Repeat the material below exactly, with no pictures.
* * *
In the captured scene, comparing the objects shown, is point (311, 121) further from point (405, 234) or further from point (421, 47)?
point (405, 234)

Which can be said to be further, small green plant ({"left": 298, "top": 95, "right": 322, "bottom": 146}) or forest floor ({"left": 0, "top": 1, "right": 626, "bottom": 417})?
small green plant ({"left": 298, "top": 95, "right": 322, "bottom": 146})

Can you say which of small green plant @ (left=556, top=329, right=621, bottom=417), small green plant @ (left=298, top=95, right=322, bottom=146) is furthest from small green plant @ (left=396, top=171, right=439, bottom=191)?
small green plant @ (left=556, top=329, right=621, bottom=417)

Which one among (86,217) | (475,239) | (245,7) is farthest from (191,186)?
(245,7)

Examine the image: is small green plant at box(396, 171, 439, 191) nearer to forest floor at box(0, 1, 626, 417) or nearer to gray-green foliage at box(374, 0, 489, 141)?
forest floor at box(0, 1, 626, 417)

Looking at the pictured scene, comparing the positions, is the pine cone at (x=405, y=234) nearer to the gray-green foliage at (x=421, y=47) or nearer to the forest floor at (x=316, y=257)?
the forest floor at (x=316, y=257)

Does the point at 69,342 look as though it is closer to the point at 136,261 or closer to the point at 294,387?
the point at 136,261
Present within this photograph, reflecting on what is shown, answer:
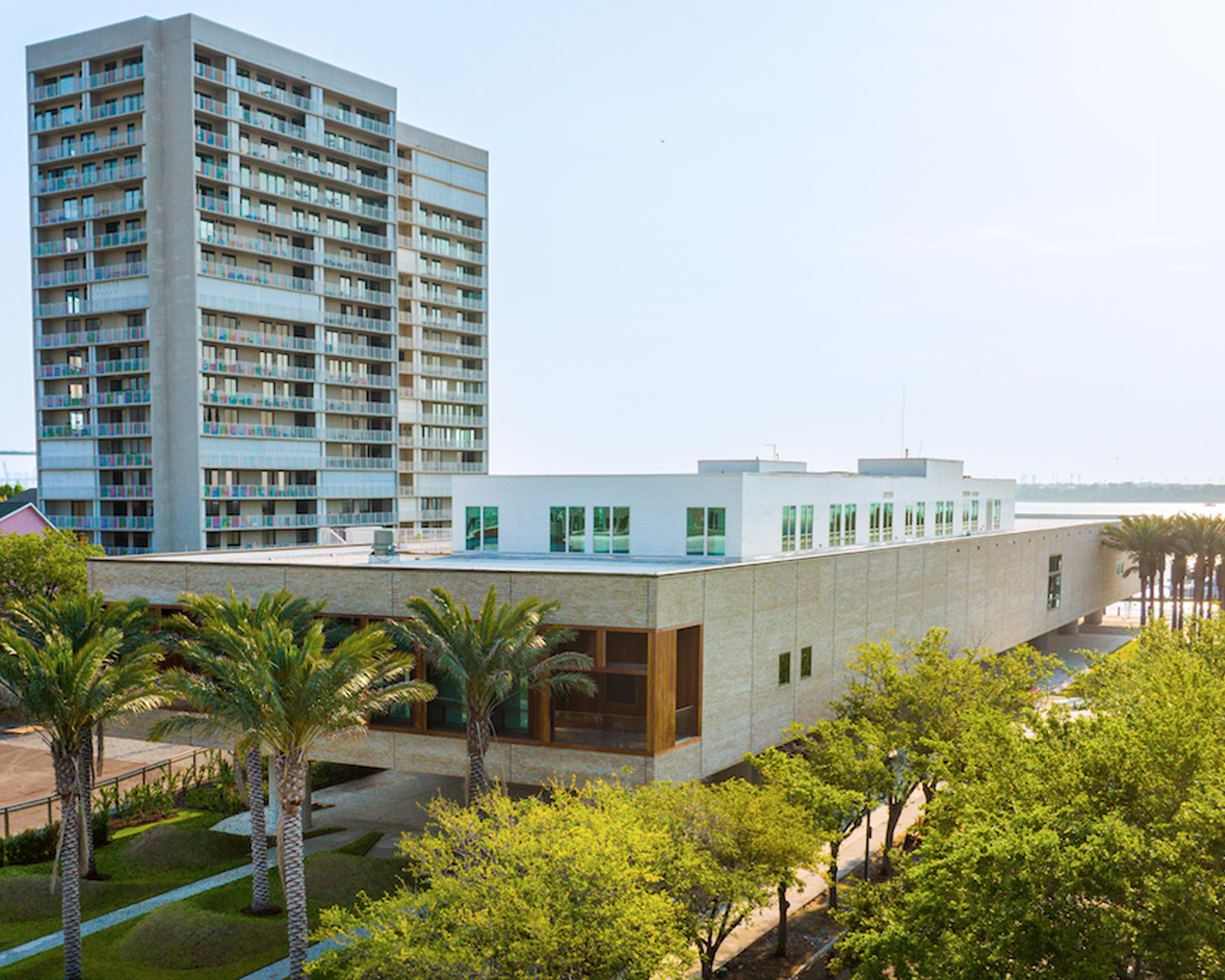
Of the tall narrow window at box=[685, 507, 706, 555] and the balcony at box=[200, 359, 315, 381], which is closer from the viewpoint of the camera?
the tall narrow window at box=[685, 507, 706, 555]

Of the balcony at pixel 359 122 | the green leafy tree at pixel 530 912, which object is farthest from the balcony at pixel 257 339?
the green leafy tree at pixel 530 912

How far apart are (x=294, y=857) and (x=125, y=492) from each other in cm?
5668

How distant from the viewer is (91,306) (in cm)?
7500

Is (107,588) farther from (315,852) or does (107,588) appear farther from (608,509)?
(608,509)

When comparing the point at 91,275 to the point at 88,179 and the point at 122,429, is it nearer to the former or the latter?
the point at 88,179

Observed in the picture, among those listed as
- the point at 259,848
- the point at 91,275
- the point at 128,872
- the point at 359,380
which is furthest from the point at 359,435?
the point at 259,848

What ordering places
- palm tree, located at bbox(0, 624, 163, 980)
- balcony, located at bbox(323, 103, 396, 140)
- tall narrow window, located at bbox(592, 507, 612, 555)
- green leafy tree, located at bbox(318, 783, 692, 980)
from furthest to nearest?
balcony, located at bbox(323, 103, 396, 140) < tall narrow window, located at bbox(592, 507, 612, 555) < palm tree, located at bbox(0, 624, 163, 980) < green leafy tree, located at bbox(318, 783, 692, 980)

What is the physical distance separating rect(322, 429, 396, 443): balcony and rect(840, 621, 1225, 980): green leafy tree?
66041mm

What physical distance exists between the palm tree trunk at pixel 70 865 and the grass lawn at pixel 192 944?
693mm

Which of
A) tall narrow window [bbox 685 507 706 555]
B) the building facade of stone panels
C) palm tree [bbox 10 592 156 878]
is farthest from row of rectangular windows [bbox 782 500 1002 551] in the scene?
palm tree [bbox 10 592 156 878]

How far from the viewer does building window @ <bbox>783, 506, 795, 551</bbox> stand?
147 ft

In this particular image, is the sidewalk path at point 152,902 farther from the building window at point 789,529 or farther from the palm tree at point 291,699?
the building window at point 789,529

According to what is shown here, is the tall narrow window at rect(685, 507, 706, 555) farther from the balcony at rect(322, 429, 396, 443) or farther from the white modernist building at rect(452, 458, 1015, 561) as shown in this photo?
the balcony at rect(322, 429, 396, 443)

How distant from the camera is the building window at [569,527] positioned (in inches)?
1752
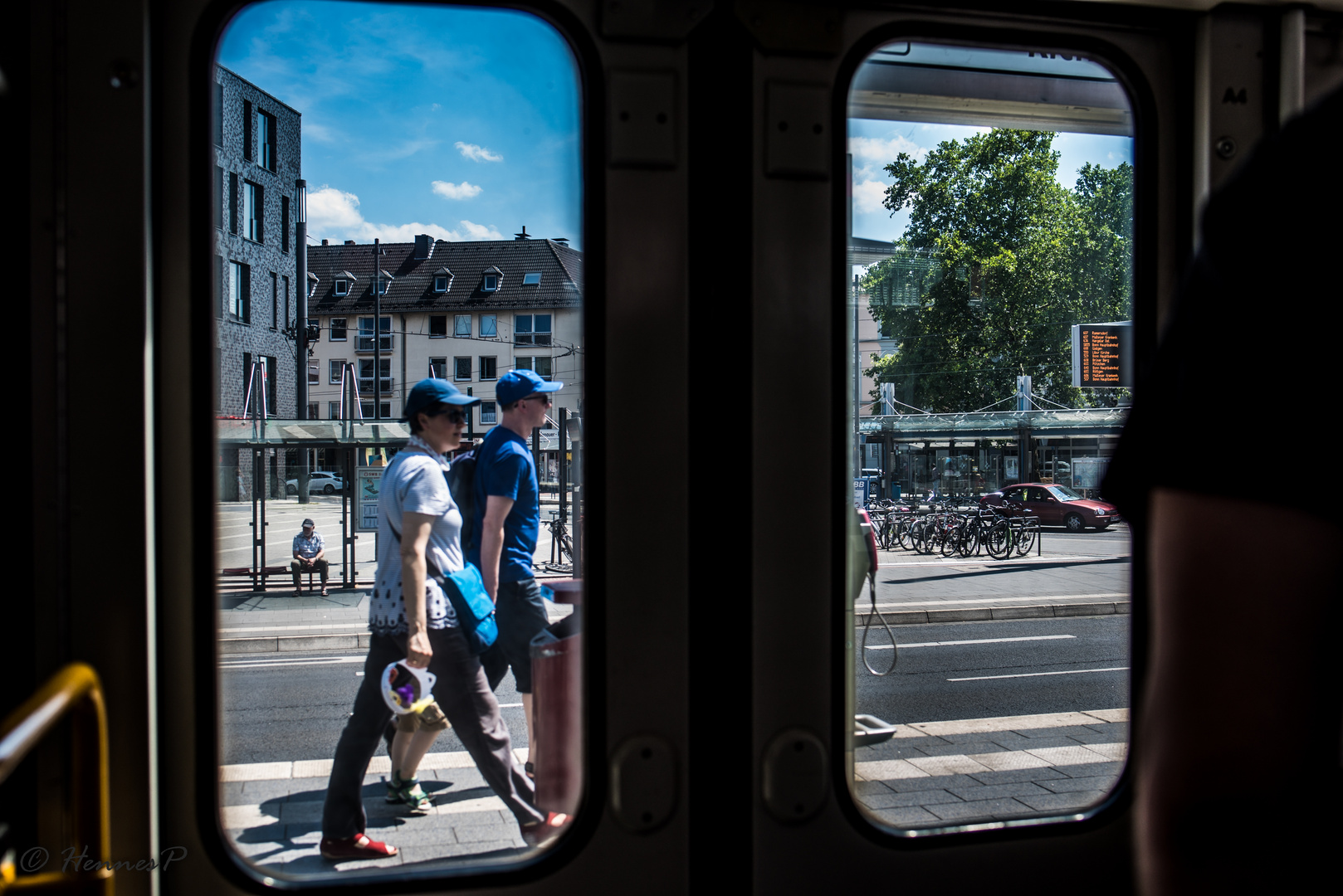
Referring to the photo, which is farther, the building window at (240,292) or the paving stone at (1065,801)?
the paving stone at (1065,801)

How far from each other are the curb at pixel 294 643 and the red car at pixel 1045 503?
A: 1579mm

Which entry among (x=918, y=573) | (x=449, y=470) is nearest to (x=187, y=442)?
(x=449, y=470)

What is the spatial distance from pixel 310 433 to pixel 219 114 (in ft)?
1.91

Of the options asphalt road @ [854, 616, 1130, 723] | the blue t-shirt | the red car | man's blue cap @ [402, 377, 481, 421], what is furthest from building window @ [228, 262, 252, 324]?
the red car

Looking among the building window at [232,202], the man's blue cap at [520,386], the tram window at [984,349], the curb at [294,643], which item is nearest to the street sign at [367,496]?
the curb at [294,643]

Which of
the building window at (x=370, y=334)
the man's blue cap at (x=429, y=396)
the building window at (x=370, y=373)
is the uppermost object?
the building window at (x=370, y=334)

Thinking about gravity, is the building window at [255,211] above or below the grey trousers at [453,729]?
above

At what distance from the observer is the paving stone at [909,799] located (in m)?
1.68

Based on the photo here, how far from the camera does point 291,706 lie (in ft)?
7.28

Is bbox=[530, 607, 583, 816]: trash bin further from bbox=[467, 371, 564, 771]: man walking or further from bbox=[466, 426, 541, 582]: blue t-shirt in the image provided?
bbox=[466, 426, 541, 582]: blue t-shirt

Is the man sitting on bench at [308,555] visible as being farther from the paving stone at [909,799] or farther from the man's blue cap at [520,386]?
the paving stone at [909,799]

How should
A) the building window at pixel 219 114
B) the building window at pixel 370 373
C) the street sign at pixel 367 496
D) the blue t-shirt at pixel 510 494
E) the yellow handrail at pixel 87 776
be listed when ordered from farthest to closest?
the blue t-shirt at pixel 510 494, the street sign at pixel 367 496, the building window at pixel 370 373, the building window at pixel 219 114, the yellow handrail at pixel 87 776

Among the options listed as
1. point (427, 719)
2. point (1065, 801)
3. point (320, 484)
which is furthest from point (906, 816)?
point (320, 484)

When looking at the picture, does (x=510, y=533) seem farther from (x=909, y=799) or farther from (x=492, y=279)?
(x=909, y=799)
* * *
> CORRECT RESPONSE:
In the captured scene, comparing the objects shown, is point (311, 121) further from point (405, 234) or further from point (421, 47)?
point (405, 234)

Which can be said to be further, small green plant ({"left": 298, "top": 95, "right": 322, "bottom": 146}) or forest floor ({"left": 0, "top": 1, "right": 626, "bottom": 417})?
small green plant ({"left": 298, "top": 95, "right": 322, "bottom": 146})

Can you say which of small green plant @ (left=556, top=329, right=621, bottom=417), small green plant @ (left=298, top=95, right=322, bottom=146) is furthest from small green plant @ (left=396, top=171, right=439, bottom=191)?
small green plant @ (left=556, top=329, right=621, bottom=417)

Which one among (86,217) | (475,239) | (245,7) is farthest from (191,186)?
(245,7)

Examine the image: is small green plant at box(396, 171, 439, 191) nearer to forest floor at box(0, 1, 626, 417) or nearer to gray-green foliage at box(374, 0, 489, 141)?
forest floor at box(0, 1, 626, 417)

Looking at the pictured scene, comparing the positions, is the pine cone at (x=405, y=234) nearer to the gray-green foliage at (x=421, y=47) or nearer to the forest floor at (x=316, y=257)?
the forest floor at (x=316, y=257)

Does the point at 69,342 look as though it is closer to the point at 136,261 or closer to the point at 294,387?
the point at 136,261
Present within this photograph, reflecting on what is shown, answer:
Of the tall narrow window at box=[685, 507, 706, 555] and the balcony at box=[200, 359, 315, 381], which is closer from the viewpoint of the camera?
the tall narrow window at box=[685, 507, 706, 555]

Of the balcony at pixel 359 122 | the green leafy tree at pixel 530 912, which object is farthest from the balcony at pixel 257 339?
the green leafy tree at pixel 530 912

How far apart are (x=294, y=857) and (x=125, y=492) from each other in cm?
5668

How distant from the viewer is (91,306) (in cm)?
7500

Is (107,588) farther from (315,852) or does (107,588) appear farther from (608,509)?
(608,509)

When comparing the point at 91,275 to the point at 88,179 and the point at 122,429, is it nearer to the former or the latter?
the point at 88,179

Observed in the picture, among those listed as
- the point at 259,848
- the point at 91,275
- the point at 128,872
- the point at 359,380
which is furthest from the point at 359,435?
the point at 259,848

What ordering places
- palm tree, located at bbox(0, 624, 163, 980)
- balcony, located at bbox(323, 103, 396, 140)
- tall narrow window, located at bbox(592, 507, 612, 555)
- green leafy tree, located at bbox(318, 783, 692, 980)
from furthest to nearest?
balcony, located at bbox(323, 103, 396, 140) < tall narrow window, located at bbox(592, 507, 612, 555) < palm tree, located at bbox(0, 624, 163, 980) < green leafy tree, located at bbox(318, 783, 692, 980)

What is the physical distance separating rect(322, 429, 396, 443): balcony and rect(840, 621, 1225, 980): green leafy tree?
66041mm

What physical distance exists between the palm tree trunk at pixel 70 865 and the grass lawn at pixel 192 944?
693mm

Which of
A) tall narrow window [bbox 685 507 706 555]
B) the building facade of stone panels
C) palm tree [bbox 10 592 156 878]
is farthest from row of rectangular windows [bbox 782 500 1002 551] in the scene?
palm tree [bbox 10 592 156 878]

How far from the viewer does building window @ <bbox>783, 506, 795, 551</bbox> stand?
147 ft

In this particular image, is the sidewalk path at point 152,902 farther from the building window at point 789,529 or farther from the palm tree at point 291,699?
the building window at point 789,529

According to what is shown here, is the tall narrow window at rect(685, 507, 706, 555) farther from the balcony at rect(322, 429, 396, 443) or farther from the white modernist building at rect(452, 458, 1015, 561) as shown in this photo?
the balcony at rect(322, 429, 396, 443)

How distant from the camera is the building window at [569,527] positioned (in inches)?
1752
Referring to the photo, which is farther, the building window at (240,292) or the paving stone at (1065,801)?
the paving stone at (1065,801)

How far from each other are the curb at pixel 294 643 and the red car at pixel 1045 503?
A: 1579mm

Which entry among (x=918, y=573) | (x=449, y=470) is nearest to (x=187, y=442)?
(x=449, y=470)

What is the spatial distance from pixel 310 433 to pixel 219 114 (in ft)?
1.91

Of the options asphalt road @ [854, 616, 1130, 723] | the blue t-shirt | the red car | man's blue cap @ [402, 377, 481, 421], what is furthest from building window @ [228, 262, 252, 324]?
the red car

Looking among the building window at [232,202], the man's blue cap at [520,386], the tram window at [984,349], the curb at [294,643], which item is nearest to the street sign at [367,496]?
the curb at [294,643]

Which of
the building window at (x=370, y=334)
the man's blue cap at (x=429, y=396)
the building window at (x=370, y=373)
is the uppermost object?
the building window at (x=370, y=334)

Thinking about gravity, is the building window at [255,211] above or below the grey trousers at [453,729]?
above

At what distance from the observer is the paving stone at [909,799] located (in m)?
1.68

Based on the photo here, how far from the camera does point 291,706 lie (in ft)?
7.28

Is bbox=[530, 607, 583, 816]: trash bin further from bbox=[467, 371, 564, 771]: man walking or further from bbox=[466, 426, 541, 582]: blue t-shirt in the image provided?
bbox=[466, 426, 541, 582]: blue t-shirt

Is the man sitting on bench at [308,555] visible as being farther from the paving stone at [909,799] or farther from the man's blue cap at [520,386]?
the paving stone at [909,799]

How should
A) the building window at pixel 219 114
B) the building window at pixel 370 373
C) the street sign at pixel 367 496
D) the blue t-shirt at pixel 510 494
E) the yellow handrail at pixel 87 776
be listed when ordered from farthest to closest?
the blue t-shirt at pixel 510 494, the street sign at pixel 367 496, the building window at pixel 370 373, the building window at pixel 219 114, the yellow handrail at pixel 87 776

Among the options listed as
1. point (427, 719)
2. point (1065, 801)
3. point (320, 484)
which is furthest from point (906, 816)?
point (320, 484)

When looking at the picture, does (x=510, y=533) seem farther from (x=909, y=799) or farther from (x=492, y=279)?
(x=909, y=799)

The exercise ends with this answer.